Casados a primera vista

11 f, 15

El segmento de plata

por Manuel Montes Cleries m.montescleries@telefonica.net

Málaga 12 de marzo de 2015

 

CASADOS A PRIMERA VISTA

En el viejo paredón del río Guadalmedina apareció un día un graffiti que me dio mucho que pensar. En el se recogía diferentes aspectos de la evolución del ser humano partiendo del homo habilis, pasando por el homo erectus y el homo sapiens, etc.

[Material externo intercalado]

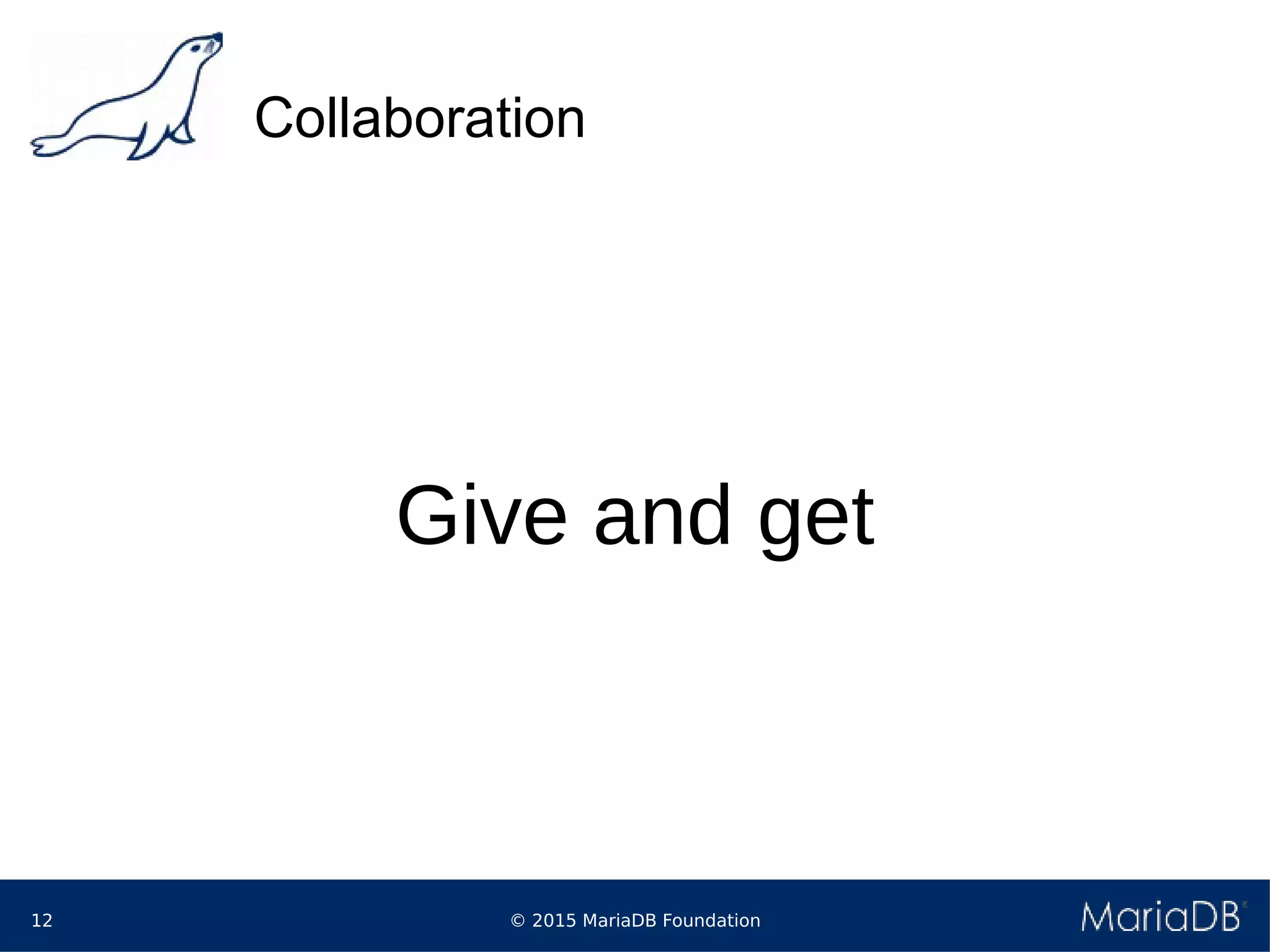 © 2015 MariaDB Foundation12
Collaboration
Give and get
 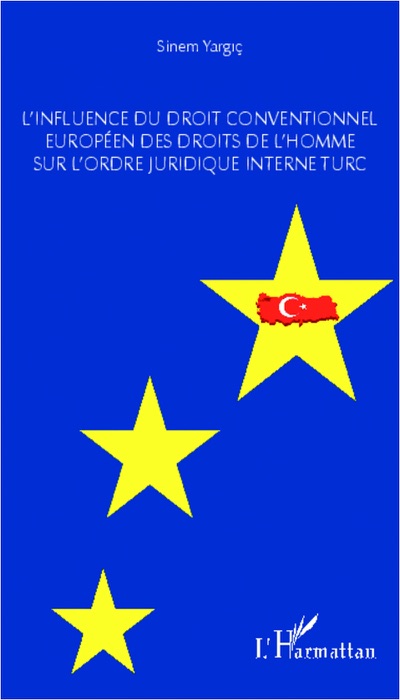 L’influence du droit conventionnel Européen des droits de l’homme sur l’ordre juridique interne turc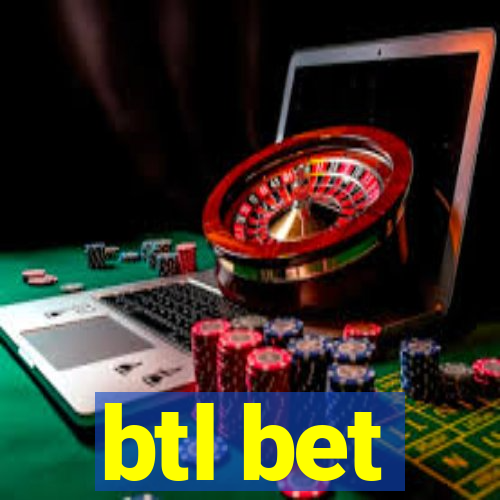 btl bet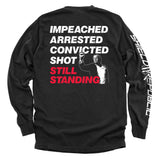 Impeached Arrested Convicted Shot Still Standing Aaria Tees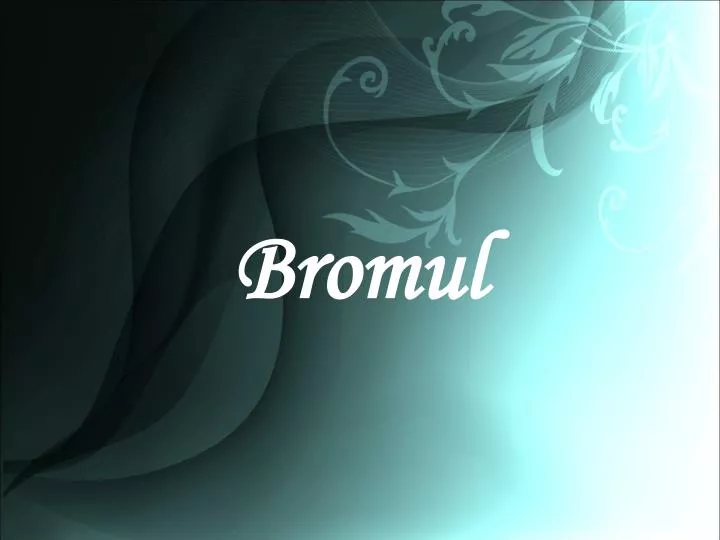 bromul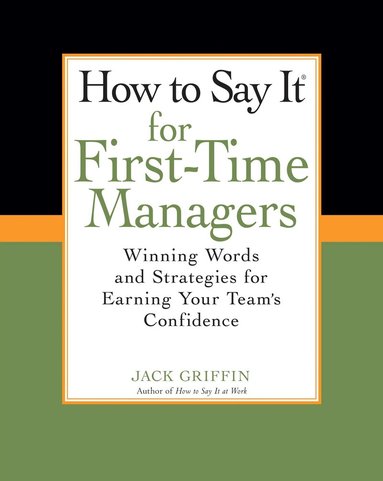 Jack Griffin - How To Say It for First-Time Managers, Häftad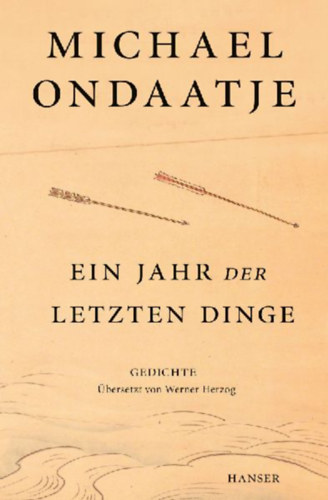 Ondaatje, Michael: Ein Jahr der letzten Dinge idegen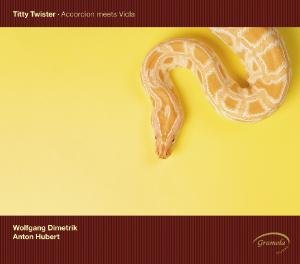 Cover for Dimetrik / Dimetrik / Hubert / Huber / Denhof · Titty Twister: Accordion Meets Viola (CD) (2011)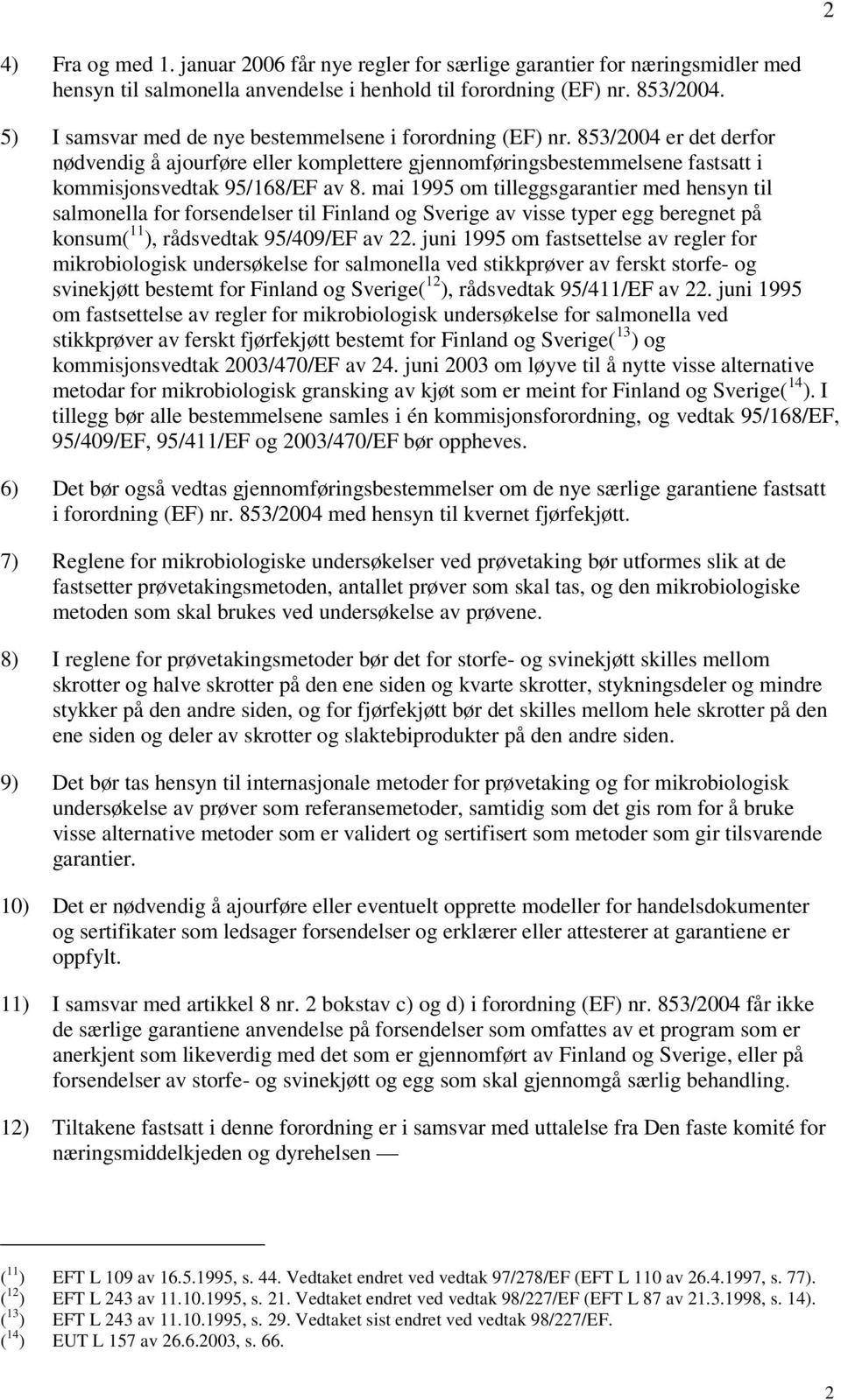 mai 1995 om tilleggsgarantier med hensyn til salmonella for forsendelser til Finland og Sverige av visse typer egg beregnet på konsum( 11 ), rådsvedtak 95/409/EF av 22.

Las imágenes acababan con un ser humano del futuro, hecho polvo, al que denominaban “Homo a tomar por sacus”.

Algo de razón tenía aquel filósofo del spray que denunciaba la necesidad de un replanteamiento de las actitudes de la humanidad a fin de parar esa caída hacia el precipicio intelectual y moral a la que nos encaminamos. Estas ideas apocalípticas surgen en mi mente tras asistir, demudado, a la emisión de un programita televisivo, encuadrado dentro del genero “reality show”, desde Antena 3 TV denominado: “Casados a primera vista”.

El programa presenta la boda civil de una pareja que no se conocen de antemano. Un grupo de “expertos” elige entre una serie de candidatos en función de las compatibilidades o incompatibilidades de los mismos. Después los visten de novios, los citan junto a su familia y se reúnen –“disfrazados” para la ocasión- a fin de celebrar la “boda” de una manera oficial. Después… que se apañen como puedan. Si el acto termina a tortazos mejor para la audiencia. El espectáculo está servido.

Me contaba un amigo de Benagalbón –a modo de chiste- la petición de mano antigua que se hacía en algunas cortijadas de la Axarquía en los viejos tiempos. El padre del novio acompañado de su esposa, sus parientes más cercanos y el mozo casadero se presentaban en casa de la novia que esperaba azorada escondida tras las rejas con su mejor vestuario para la ocasión. La frase ritual era: “Aquí traemos al muchacho para echárselo a la muchacha”. “A ver que dice la muchacha”. “Que me lo echen”, contestaba ella. Los padres alborozados concluían diciendo: “dejadlos en el corral y que se vayan “goliendo”.

Cualquiera que lea la escena anterior me dirá y con razón de todo. Desde bruto hasta machista. Desde basto hasta irrespetuoso. Pero si analizamos el programita de marras podemos considerar que es un “remake” de esta petición de manos rural. Pero con más delito; escudándose en la modernidad y el espectáculo.

Después del matrimonio a prueba, a 30, 60 o 90 días, que plantearon hace años desde Galicia, esta es la situación más denigrante a la que se ha sometido una institución tan seria y profunda como es el matrimonio. Pienso que, por lo menos, debemos mostrar nuestra indignación. Si nos callamos iremos cimentando la creación de ese homus deshumanizado que basa toda su vida en hacer en cada momento lo que se le ocurra, siempre que sea en el propio beneficio, sin contar con los demás.

Creo que los pertenecientes al “segmento de plata” tenemos que manifestar a todos los niveles la maravilla que es vivir siguiendo las etapas lógicas que diferencian al hombre de los seres irracionales. El descubrir el amor de la pareja en contraposición al amor propio. El vivir el amor progresivo, el conocimiento y la aceptación del otro y, finalmente, el proyecto común. Algo tenemos que hacer. Por lo menos que decir.